§ **Task requirements**: Copy out the entries below exactly as they stand, but only from the line containing "Namibia, site unknown, 2013:09:13" through the line containing "scientific name: Capricornis sumatraensis".

--- START ---

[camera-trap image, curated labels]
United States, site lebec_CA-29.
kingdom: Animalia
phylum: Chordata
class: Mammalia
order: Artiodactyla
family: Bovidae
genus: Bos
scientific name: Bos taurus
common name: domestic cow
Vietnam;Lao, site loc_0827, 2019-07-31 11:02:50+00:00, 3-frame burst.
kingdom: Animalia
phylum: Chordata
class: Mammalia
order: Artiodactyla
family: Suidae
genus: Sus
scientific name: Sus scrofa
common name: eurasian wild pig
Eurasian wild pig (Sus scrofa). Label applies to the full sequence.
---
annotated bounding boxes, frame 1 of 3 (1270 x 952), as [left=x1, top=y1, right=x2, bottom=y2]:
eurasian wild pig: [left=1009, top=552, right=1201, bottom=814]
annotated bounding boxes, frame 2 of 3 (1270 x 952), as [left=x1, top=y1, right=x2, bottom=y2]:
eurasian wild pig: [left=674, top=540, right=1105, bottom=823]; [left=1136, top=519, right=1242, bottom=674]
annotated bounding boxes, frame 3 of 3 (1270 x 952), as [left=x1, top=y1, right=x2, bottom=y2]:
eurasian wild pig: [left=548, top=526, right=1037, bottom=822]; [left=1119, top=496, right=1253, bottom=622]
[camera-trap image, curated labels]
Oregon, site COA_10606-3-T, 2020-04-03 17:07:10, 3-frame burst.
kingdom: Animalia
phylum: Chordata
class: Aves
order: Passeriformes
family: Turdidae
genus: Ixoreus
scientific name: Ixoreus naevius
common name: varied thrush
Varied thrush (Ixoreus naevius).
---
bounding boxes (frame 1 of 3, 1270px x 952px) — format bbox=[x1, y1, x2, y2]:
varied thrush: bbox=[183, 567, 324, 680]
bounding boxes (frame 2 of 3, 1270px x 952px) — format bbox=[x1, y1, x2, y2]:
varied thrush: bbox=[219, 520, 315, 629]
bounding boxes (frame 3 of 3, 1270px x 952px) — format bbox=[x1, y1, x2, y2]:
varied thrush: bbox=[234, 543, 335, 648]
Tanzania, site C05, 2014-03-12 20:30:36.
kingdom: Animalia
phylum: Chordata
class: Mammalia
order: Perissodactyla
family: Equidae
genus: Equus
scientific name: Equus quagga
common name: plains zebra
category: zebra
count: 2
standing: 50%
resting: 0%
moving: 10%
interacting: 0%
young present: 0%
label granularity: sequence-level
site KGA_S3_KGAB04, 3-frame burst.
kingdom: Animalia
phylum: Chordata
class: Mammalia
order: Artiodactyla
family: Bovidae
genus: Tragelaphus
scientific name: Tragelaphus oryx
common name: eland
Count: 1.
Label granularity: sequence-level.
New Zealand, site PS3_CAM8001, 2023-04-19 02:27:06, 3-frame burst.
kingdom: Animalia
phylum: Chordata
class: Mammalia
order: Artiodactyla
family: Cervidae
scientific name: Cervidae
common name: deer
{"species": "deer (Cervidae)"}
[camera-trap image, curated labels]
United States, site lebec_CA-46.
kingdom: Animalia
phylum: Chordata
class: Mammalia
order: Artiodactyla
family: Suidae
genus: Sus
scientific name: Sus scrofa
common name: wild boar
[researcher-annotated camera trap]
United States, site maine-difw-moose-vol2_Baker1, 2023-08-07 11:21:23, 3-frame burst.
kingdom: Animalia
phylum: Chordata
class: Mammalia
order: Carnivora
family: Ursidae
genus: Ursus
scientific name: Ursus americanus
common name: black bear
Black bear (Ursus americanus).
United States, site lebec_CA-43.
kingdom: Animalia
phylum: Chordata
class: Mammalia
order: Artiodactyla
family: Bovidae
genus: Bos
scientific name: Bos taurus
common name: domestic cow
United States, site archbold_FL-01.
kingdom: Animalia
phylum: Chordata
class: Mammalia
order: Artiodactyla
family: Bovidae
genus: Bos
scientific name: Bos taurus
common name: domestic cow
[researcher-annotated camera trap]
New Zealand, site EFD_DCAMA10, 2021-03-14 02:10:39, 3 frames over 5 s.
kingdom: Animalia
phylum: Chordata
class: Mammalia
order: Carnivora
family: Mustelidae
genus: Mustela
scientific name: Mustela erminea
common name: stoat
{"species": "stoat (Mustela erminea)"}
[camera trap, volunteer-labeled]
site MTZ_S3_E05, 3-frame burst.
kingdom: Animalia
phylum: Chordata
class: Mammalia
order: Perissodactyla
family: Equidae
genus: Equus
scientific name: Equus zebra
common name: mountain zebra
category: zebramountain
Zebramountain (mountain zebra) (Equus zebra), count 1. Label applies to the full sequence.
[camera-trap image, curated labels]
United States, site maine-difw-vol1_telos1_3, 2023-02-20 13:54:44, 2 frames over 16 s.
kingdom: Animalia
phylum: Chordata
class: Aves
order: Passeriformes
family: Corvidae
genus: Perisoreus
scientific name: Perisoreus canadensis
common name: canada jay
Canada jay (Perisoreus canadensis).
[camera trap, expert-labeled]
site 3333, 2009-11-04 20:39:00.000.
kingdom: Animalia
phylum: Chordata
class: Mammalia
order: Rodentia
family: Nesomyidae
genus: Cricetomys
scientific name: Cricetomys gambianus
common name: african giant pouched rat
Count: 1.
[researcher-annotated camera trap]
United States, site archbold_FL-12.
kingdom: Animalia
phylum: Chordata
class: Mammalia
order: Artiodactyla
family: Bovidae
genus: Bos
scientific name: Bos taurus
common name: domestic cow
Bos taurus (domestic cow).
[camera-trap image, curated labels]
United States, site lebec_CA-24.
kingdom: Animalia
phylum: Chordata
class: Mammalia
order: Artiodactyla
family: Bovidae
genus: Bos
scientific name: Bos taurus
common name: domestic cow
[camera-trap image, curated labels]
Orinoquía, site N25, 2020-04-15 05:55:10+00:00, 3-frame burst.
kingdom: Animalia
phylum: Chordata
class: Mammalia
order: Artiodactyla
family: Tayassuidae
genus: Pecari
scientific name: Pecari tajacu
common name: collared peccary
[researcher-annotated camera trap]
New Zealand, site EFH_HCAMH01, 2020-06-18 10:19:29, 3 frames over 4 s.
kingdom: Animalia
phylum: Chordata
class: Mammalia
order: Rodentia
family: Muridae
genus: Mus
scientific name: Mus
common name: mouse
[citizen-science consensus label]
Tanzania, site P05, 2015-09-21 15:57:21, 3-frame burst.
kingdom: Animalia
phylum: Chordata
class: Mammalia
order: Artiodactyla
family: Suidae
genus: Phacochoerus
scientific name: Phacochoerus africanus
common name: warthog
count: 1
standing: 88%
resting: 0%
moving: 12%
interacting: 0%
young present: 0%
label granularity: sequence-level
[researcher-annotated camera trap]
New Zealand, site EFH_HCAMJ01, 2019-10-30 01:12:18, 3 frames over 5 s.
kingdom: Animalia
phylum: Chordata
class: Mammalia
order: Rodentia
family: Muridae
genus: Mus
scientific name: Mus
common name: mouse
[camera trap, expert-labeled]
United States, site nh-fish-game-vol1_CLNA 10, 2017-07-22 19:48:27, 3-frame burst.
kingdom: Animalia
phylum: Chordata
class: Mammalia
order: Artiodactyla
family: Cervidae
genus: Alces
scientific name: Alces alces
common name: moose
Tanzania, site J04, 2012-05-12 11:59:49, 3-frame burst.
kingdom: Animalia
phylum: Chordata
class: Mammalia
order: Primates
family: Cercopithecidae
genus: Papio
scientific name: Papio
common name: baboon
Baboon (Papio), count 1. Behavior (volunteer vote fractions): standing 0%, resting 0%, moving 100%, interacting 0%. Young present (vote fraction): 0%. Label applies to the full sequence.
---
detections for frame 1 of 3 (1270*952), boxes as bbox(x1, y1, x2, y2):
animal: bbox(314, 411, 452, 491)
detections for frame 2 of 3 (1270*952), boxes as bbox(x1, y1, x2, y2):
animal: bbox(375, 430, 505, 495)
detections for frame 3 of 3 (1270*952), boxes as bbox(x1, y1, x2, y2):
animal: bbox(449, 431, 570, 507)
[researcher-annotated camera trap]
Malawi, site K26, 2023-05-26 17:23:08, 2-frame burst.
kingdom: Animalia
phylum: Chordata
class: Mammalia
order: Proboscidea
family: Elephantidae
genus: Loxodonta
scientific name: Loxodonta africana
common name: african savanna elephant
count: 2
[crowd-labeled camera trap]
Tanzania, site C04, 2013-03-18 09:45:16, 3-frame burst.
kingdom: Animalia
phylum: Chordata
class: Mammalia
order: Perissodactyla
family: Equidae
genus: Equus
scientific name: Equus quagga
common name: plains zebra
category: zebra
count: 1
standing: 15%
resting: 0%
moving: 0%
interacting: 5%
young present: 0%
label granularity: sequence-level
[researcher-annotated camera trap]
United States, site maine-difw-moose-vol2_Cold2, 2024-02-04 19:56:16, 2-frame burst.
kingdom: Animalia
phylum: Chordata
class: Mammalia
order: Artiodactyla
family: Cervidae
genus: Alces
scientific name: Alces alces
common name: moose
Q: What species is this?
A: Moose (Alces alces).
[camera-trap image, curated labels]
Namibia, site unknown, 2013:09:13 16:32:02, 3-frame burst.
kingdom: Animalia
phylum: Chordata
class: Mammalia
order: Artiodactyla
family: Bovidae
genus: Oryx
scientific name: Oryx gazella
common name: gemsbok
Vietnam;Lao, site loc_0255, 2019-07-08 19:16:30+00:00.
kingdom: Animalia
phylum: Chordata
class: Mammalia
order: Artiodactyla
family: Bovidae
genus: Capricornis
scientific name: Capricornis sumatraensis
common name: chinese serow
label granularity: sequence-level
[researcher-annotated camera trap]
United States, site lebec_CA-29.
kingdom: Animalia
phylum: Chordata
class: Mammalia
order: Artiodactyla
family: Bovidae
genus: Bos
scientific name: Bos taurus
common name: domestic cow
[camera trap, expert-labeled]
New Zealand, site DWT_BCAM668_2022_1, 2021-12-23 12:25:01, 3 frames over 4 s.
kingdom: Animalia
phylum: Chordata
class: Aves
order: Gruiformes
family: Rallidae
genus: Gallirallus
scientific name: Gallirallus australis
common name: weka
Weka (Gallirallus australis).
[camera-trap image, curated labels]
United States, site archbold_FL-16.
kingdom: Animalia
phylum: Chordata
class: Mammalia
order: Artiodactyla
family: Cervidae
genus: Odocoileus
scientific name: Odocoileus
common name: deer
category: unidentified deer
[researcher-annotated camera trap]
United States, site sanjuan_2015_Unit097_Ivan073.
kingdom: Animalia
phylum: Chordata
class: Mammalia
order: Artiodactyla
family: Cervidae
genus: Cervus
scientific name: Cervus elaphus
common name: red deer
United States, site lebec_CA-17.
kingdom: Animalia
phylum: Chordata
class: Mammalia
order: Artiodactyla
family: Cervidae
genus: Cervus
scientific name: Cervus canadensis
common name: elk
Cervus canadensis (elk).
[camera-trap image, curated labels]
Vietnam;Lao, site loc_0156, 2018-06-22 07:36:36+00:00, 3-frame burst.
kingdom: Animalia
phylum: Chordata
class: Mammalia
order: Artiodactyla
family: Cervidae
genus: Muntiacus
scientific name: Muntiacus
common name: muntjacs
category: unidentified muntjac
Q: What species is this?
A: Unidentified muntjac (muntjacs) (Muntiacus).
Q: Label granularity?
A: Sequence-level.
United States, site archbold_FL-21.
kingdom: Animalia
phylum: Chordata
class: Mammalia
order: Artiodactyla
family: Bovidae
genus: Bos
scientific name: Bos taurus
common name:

--- END ---

§ **Solution to the problem**:
Namibia, site unknown, 2013:09:13 16:32:02, 3-frame burst.
kingdom: Animalia
phylum: Chordata
class: Mammalia
order: Artiodactyla
family: Bovidae
genus: Oryx
scientific name: Oryx gazella
common name: gemsbok
Vietnam;Lao, site loc_0255, 2019-07-08 19:16:30+00:00.
kingdom: Animalia
phylum: Chordata
class: Mammalia
order: Artiodactyla
family: Bovidae
genus: Capricornis
scientific name: Capricornis sumatraensis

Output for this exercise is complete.